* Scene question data
=-=-=-=-=

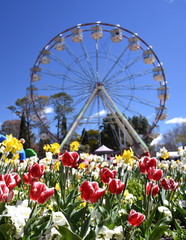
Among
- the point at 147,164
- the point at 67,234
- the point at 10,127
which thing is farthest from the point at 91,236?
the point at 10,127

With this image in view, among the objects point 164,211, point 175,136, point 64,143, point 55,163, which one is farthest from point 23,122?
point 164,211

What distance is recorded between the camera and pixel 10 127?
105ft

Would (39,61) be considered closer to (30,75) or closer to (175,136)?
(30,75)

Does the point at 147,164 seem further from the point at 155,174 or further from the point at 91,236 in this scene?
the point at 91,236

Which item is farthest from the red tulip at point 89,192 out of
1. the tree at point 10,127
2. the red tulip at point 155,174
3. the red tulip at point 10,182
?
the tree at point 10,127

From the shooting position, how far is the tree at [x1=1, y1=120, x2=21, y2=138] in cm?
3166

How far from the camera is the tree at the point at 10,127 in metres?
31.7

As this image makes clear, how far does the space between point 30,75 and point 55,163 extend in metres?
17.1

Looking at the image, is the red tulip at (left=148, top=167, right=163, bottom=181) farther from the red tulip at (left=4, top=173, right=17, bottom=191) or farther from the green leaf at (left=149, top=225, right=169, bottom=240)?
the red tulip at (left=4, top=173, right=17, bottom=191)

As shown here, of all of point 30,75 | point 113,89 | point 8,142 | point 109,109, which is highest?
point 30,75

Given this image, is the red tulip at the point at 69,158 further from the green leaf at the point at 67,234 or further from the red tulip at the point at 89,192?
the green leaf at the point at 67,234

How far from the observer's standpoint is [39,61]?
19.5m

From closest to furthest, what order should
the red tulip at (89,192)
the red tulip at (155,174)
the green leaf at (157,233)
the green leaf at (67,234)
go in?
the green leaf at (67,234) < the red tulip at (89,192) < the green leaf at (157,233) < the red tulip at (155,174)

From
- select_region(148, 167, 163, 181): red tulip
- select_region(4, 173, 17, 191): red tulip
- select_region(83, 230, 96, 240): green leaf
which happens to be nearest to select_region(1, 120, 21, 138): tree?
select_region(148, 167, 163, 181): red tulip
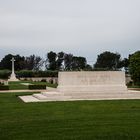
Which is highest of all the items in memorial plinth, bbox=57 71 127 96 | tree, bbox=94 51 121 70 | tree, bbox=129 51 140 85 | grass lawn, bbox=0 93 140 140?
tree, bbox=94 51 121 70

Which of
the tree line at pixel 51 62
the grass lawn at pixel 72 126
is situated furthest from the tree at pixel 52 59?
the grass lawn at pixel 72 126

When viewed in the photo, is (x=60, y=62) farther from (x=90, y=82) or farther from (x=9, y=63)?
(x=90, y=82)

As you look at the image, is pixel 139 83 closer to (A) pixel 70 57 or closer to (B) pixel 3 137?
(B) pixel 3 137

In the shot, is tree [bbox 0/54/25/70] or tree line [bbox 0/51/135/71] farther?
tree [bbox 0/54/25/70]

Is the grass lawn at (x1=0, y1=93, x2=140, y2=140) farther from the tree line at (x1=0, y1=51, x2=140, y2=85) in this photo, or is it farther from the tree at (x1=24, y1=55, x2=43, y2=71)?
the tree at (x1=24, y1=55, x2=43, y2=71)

=-=-=-=-=

* Short task
Write out the data above word for word, beginning at the line that contains "In the shot, is" and continuing through the end of the data.

* Answer below
In the shot, is tree [bbox 0/54/25/70] or tree line [bbox 0/51/135/71] farther?
tree [bbox 0/54/25/70]

Is the grass lawn at (x1=0, y1=93, x2=140, y2=140) farther from the tree line at (x1=0, y1=51, x2=140, y2=85) in this photo, or is it farther from the tree at (x1=24, y1=55, x2=43, y2=71)?
the tree at (x1=24, y1=55, x2=43, y2=71)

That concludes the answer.